▶ Assigned task
Copy every line of the data below exactly as given, except for the pictures.

....

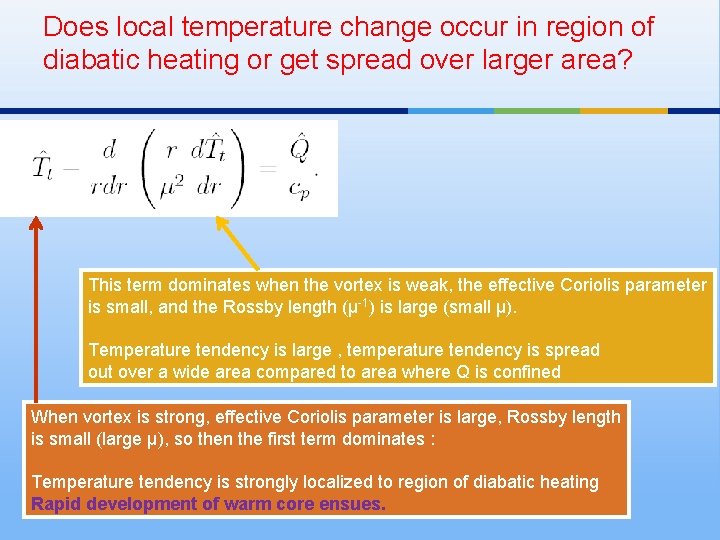 Does local temperature change occur in region of diabatic heating or get spread over larger area?

$\hat{T}_t - \frac{d}{rdr}\left(\frac{r}{\mu^2}\frac{d\hat{T}_t}{dr}\right) = \frac{\hat{Q}}{c_p}.$

This term dominates when the vortex is weak, the effective Coriolis parameter is small, and the Rossby length ($\mu^{-1}$) is large (small μ).

Temperature tendency is large , temperature tendency is spread out over a wide area compared to area where Q is confined

When vortex is strong, effective Coriolis parameter is large, Rossby length is small (large μ), so then the first term dominates :

Temperature tendency is strongly localized to region of diabatic heating
Rapid development of warm core ensues.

....

▶ Task response
 Does local temperature change occur in region of diabatic heating or get spread over larger area?

$\hat{T}_t - \frac{d}{rdr}\left(\frac{r}{\mu^2}\frac{d\hat{T}_t}{dr}\right) = \frac{\hat{Q}}{c_p}.$

This term dominates when the vortex is weak, the effective Coriolis parameter is small, and the Rossby length ($\mu^{-1}$) is large (small μ).

Temperature tendency is large , temperature tendency is spread out over a wide area compared to area where Q is confined

When vortex is strong, effective Coriolis parameter is large, Rossby length is small (large μ), so then the first term dominates :

Temperature tendency is strongly localized to region of diabatic heating
Rapid development of warm core ensues.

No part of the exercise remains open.